I do have to note one weirdness that I have been noticing. When you do a clean boot of the Macbook Air, after not too long the fans start to kick in heavily -- like 6500 RPM. This was happening when all I had open was a web browser and Adium, which is clearly not enough CPU usage to warrant that kind of fan power. After a week of ignoring this I did some searching on the Apple Forums and found some people who were noticing the same thing that I was, and many who had taken their machine into the Apple Genius bar. The answer over and over was -- it's alright, don't worry about it. Well I don't think it's doing any damage to the machine, but it is kind of annoying. I went ahead and installed iStat Pro and spent a few days with the activity monitor running and noticed and interesting trend. After the initial boot and your Air gets itself into this state you have to reboot or close the machine and put it to sleep to get the fans to turn off because it will not cool down on it's own. The funky thing about this is that no applications I was running were using much CPU usage but the finder was using 60-90% of the CPU. So I simply killed it, let it re-spawn and until I reboot MacOSX the finder stays at 0% CPU and the fans stay around 2500 RPM.
I have many other Mac's around the house, and after watching them for a few days not once has the finder grown above 5% CPU no matter how much I was doing.

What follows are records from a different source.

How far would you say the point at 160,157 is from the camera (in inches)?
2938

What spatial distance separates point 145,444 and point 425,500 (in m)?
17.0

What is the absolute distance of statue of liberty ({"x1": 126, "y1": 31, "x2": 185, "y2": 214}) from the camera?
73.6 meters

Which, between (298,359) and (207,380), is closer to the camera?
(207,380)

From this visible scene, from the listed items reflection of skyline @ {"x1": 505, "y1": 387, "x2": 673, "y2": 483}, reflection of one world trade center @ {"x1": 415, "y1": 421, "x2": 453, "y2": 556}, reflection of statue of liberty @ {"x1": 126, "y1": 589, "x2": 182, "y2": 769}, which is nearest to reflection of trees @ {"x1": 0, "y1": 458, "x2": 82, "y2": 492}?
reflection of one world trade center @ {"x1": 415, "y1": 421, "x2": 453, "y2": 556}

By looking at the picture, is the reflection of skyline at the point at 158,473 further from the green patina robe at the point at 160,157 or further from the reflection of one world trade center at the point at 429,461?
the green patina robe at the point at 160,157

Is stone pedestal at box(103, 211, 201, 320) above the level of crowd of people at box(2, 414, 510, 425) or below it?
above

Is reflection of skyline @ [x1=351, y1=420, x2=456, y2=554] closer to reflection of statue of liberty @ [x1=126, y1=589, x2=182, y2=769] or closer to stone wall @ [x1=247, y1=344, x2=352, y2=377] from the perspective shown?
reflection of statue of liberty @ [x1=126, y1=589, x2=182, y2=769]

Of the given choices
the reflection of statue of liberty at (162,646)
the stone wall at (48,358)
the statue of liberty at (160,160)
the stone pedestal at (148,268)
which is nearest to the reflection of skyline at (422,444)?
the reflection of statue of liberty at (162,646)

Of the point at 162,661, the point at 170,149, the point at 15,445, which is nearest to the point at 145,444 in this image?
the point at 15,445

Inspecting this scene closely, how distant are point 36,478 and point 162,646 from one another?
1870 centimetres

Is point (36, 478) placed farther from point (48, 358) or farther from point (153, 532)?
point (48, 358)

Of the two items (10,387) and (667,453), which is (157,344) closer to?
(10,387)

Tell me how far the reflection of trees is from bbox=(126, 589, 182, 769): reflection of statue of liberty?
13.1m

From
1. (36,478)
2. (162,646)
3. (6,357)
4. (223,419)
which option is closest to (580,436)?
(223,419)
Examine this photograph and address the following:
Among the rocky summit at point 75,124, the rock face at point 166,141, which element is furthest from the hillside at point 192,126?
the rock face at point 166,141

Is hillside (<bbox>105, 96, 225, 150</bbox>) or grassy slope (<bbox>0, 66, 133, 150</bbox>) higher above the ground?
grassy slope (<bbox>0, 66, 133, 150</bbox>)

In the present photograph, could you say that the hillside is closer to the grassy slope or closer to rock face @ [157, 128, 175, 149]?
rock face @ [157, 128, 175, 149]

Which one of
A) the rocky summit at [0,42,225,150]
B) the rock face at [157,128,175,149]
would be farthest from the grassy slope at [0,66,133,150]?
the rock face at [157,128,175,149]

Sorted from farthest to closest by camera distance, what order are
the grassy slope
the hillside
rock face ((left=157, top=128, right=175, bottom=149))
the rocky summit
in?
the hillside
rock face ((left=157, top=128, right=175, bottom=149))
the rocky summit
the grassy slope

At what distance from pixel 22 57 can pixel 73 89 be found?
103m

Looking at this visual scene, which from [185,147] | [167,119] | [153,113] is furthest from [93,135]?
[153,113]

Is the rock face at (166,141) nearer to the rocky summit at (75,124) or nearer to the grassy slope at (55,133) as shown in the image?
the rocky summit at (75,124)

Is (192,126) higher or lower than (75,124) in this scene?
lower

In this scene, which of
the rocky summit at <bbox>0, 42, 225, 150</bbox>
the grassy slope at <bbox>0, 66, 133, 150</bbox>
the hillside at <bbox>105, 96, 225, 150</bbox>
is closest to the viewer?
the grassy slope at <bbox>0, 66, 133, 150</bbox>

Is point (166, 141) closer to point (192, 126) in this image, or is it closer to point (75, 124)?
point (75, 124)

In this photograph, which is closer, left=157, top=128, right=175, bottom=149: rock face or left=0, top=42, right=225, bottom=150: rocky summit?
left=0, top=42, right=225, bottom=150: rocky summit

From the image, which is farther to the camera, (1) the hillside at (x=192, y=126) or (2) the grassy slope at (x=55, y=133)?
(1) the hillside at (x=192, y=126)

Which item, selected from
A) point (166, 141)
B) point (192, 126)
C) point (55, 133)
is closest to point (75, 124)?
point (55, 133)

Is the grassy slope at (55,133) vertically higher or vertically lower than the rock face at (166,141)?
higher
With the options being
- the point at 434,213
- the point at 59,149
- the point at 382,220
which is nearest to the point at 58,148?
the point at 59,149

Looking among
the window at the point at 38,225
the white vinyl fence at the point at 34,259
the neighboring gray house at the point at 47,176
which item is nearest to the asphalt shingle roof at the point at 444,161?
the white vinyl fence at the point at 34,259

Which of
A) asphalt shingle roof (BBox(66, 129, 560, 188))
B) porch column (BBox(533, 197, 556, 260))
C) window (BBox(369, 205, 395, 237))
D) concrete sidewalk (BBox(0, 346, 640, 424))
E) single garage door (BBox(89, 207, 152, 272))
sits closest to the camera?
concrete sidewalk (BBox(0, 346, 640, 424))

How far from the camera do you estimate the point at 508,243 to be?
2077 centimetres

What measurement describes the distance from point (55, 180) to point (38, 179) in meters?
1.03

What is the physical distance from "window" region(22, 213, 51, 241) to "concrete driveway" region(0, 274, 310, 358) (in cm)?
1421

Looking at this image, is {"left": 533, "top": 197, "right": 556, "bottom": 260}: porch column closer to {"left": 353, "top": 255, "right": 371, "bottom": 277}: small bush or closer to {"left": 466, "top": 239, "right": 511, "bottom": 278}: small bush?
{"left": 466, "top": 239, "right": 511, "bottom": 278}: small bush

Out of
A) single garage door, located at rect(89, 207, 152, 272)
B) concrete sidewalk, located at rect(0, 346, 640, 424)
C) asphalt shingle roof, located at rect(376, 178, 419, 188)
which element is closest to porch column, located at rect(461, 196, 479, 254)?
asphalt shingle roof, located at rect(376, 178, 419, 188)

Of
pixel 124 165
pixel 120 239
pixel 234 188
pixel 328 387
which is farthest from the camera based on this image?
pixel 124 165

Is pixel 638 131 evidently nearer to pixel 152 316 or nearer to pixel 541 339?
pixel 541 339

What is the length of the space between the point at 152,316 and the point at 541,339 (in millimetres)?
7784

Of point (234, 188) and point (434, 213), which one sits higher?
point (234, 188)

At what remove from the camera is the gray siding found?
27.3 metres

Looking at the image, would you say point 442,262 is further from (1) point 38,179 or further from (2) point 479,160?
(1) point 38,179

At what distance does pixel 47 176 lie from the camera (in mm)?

I am going to make a guess here, but I believe that there is a bug in the special build of MacOS (10.5.2, build 9C31) that is causing the finder to use that much CPU.
For the moment (until Apple fixes this bug) or I get annoyed enough to install the standard version of 10.5, when I first boot I just kill the finder once, let it re-spawn and that seems to solve the problem. Since I rarely reboot and usually just put the machine to sleep I have now gone days without seeing this irritating fan activity, woohoo!
Additionally, multi-touch on the laptop is pretty cool... but not really that useful at this point. It will be a while I think before it becomes integrated in a way where it's as useful as it is on the iPhone.